In 2019, Skinner released five split singles which were later compiled into Animal Kingdom, a mixtape of ten tracks including covers and original singles with guest appearances from Sidney Gish, Simi, and Chloe Moriondo.

He signed under Sire Records in 2019 where he released the single "Telescope" ahead of his upcoming album, later announced as Sleepyhead. That same year, he also released the concert album Live at Hoxton Hall.

Skinner embarked on a series of sold-out worldwide headlining tours in October 2019 in support of Sleepyhead. He was joined by Hunny and Mxmtoon for a few shows in the UK tour, as well as Field Medic and Chloe Moriondo for a few shows in the US tour. In October 2019, Skinner announced his headlining tour along Australia's east coast, which took place in January 2020, where he was accompanied by Spookyghostboy.

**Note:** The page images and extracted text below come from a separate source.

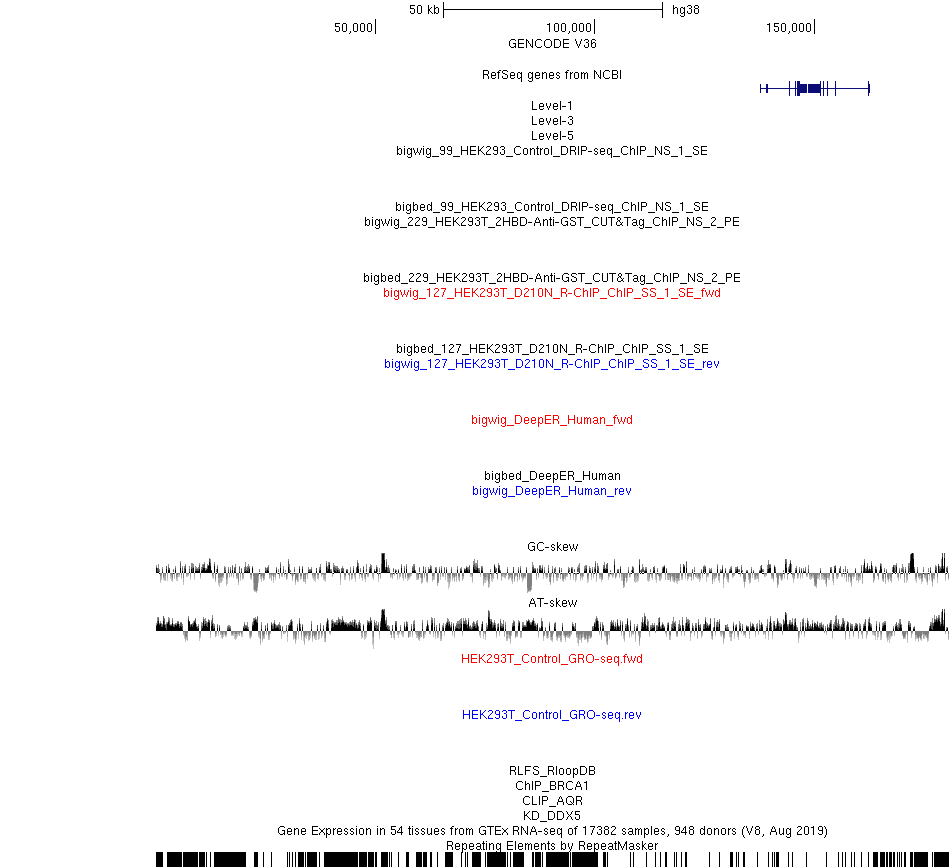 50 kb hg38
50,000 100,000 150,000
GENCODE V36

RefSeq genes from NCBI

Level-1
Level-3
Level-5
bigwig_99_HEK293_Control_DRIP-seq_ChIP_NS_1_SE

bigbed_99_HEK293_Control_DRIP-seq_ChIP_NS_1_SE
bigwig_229_HEK293T_2HBD-Anti-GST_CUT&Tag_ChIP_NS_2_PE

bigbed_229_HEK293T_2HBD-Anti-GST_CUT&Tag_ChIP_NS_2_PE
bigwig_127_HEK293T_D210N_R-ChIP_ChIP_SS_1_SE_fwd

bigbed_127_HEK293T_D210N_R-ChIP_ChIP_SS_1_SE
bigwig_127_HEK293T_D210N_R-ChIP_ChIP_SS_1_SE_rev

bigwig_DeepER_Human_fwd

bigbed_DeepER_Human
bigwig_DeepER_Human_rev

GC-skew

AT-skew

HEK293T_Control_GRO-seq.fwd

HEK293T_Control_GRO-seq.rev

RLFS_RloopDB
ChIP_BRCA1
CLIP_AQR
KD_DDX5
Gene Expression in 54 tissues from GTEx RNA-seq of 17382 samples, 948 donors (V8, Aug 2019)
Repeating Elements by RepeatMasker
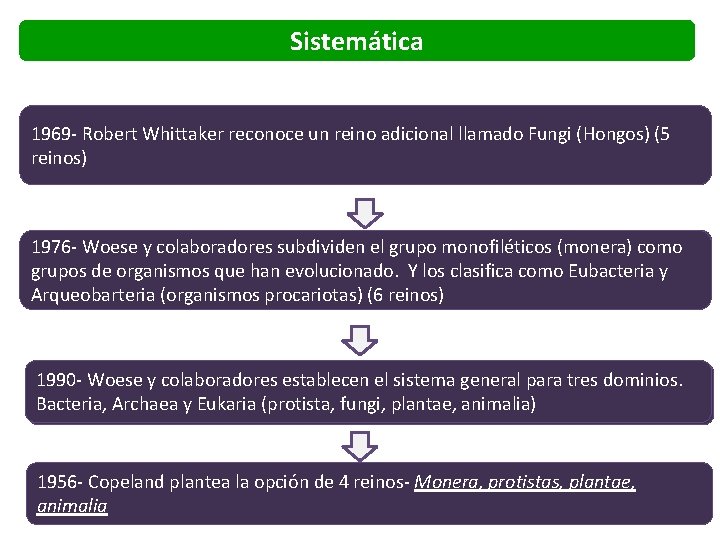 Sistemática

1969- Robert Whittaker reconoce un reino adicional llamado Fungi (Hongos) (5 reinos)

1976- Woese y colaboradores subdividen el grupo monofiléticos (monera) como grupos de organismos que han evolucionado. Y los clasifica como Eubacteria y Arqueobarteria (organismos procariotas) (6 reinos)

1990- Woese y colaboradores establecen el sistema general para tres dominios. Bacteria, Archaea y Eukaria (protista, fungi, plantae, animalia)

1956- Copeland plantea la opción de 4 reinos- Monera, protistas, plantae, animalia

In 2020, Skinner released his major label debut album Sleepyhead. He cancelled the tour in support of Sleepyhead due to the COVID-19 pandemic in June 2020. In July 2020, Skinner collaborated with Tessa Violet on the single "Smoke Signals" and announced the launch of his unisex clothing line Cave Collective.

In 2021, he released the extended play Man's Best Friend. Sahar Ghadirian of Clash gave the EP a positive review, describing it as "wistfully compelling, providing comfort in a uniquely fuzzy way".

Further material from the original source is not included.